Le novità: didattica a distanza e dirette ammissioni
Il decreto introduce alcune disposizioni di rilievo che mirano a rendere i percorsi più accessibili e flessibili.
- Erogazione in modalità telematica
La novità più significativa riguarda la possibilità di erogare una quota delle attività didattiche in modalità telematica. A seguito delle richieste pervenute dall’Università di Torino e dal Coordinamento dei Direttori dei Corsi, il Ministero ha concesso, in via sperimentale e in attesa di una modifica formale dell’allegato C del DM 30 settembre 2011, di svolgere fino al 20% del monte ore complessivo a distanza. Le attività di laboratorio e tirocinio, tuttavia, rimangono a frequenza obbligatoria in presenza.

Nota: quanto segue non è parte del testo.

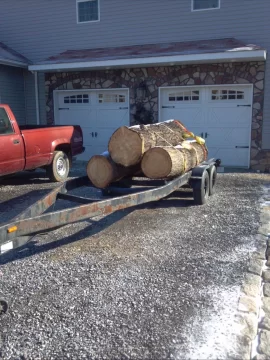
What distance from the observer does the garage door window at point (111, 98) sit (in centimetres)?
1295

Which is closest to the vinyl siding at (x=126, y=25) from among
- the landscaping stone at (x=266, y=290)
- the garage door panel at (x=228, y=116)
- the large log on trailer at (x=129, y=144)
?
the garage door panel at (x=228, y=116)

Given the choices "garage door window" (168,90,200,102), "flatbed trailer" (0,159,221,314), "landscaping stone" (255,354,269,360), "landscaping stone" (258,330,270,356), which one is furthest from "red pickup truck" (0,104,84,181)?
"landscaping stone" (255,354,269,360)

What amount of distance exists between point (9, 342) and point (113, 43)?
12.0m

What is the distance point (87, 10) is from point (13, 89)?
13.0 feet

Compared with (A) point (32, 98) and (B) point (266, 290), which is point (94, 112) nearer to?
(A) point (32, 98)

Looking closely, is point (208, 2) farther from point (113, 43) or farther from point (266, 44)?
point (113, 43)

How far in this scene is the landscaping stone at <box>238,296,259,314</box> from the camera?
355 cm

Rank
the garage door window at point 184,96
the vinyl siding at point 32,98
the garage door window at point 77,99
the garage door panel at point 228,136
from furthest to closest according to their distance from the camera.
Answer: the vinyl siding at point 32,98 → the garage door window at point 77,99 → the garage door window at point 184,96 → the garage door panel at point 228,136

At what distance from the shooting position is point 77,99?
13641mm

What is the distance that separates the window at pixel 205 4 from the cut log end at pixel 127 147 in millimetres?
7446

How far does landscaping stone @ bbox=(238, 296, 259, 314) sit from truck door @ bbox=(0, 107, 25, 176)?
5.86 m

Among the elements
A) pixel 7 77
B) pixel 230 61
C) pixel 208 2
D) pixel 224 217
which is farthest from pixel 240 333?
pixel 7 77

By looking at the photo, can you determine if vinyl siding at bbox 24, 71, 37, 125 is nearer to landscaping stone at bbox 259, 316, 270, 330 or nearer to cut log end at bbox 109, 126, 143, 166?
cut log end at bbox 109, 126, 143, 166

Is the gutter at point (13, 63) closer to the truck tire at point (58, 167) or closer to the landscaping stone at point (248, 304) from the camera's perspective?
the truck tire at point (58, 167)
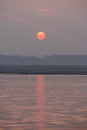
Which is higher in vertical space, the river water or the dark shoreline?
the dark shoreline

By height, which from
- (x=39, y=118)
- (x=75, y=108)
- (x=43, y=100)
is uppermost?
(x=43, y=100)

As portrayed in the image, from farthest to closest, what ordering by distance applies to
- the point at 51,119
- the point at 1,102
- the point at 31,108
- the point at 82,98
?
the point at 82,98 → the point at 1,102 → the point at 31,108 → the point at 51,119

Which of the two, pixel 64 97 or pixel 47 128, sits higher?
pixel 64 97

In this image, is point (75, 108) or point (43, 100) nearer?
point (75, 108)

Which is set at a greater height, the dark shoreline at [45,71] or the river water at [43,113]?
the dark shoreline at [45,71]

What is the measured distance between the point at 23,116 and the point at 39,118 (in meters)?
0.67

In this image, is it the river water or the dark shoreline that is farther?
the dark shoreline

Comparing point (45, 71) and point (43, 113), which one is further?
point (45, 71)

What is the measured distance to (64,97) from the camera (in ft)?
74.9

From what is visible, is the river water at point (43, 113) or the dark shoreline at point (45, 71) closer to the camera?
the river water at point (43, 113)

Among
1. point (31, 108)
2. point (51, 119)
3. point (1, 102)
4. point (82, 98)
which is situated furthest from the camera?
point (82, 98)

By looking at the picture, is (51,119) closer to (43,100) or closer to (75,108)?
(75,108)

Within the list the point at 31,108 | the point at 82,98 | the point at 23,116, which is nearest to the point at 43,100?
the point at 82,98

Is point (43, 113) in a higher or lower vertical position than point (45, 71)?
lower
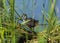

- Percorsi abbreviati e dirette ammissioni
Il decreto conferma la possibilità, già prevista dalla normativa, di attivare percorsi abbreviati per i candidati in possesso di determinati requisiti. In particolare, i soggetti già in possesso di titoli di specializzazione o con specifiche competenze certificate potranno essere ammessi direttamente al corso, saltando le prove di accesso (test preselettivo, etc.) e sostenendo direttamente le prove previste dall’articolo 6 del DM 30 settembre 2011.
Inoltre, è stata ribadita la possibilità per gli Atenei di avviare i corsi in via anticipata, prima del termine della fase di selezione, ma esclusivamente per quei candidati che, ai sensi dell’art. 4, comma 4, del DM 92/2019, sono già in possesso dei titoli che danno diritto all’ammissione diretta.
Scadenze
Il decreto fissa un termine perentorio per la conclusione dei corsi di questo XI ciclo. Tutti i percorsi formativi, così come stabilito dall’art. 3, comma 3, del DM 92/2019, dovranno concludersi entro il 30 giugno 2027.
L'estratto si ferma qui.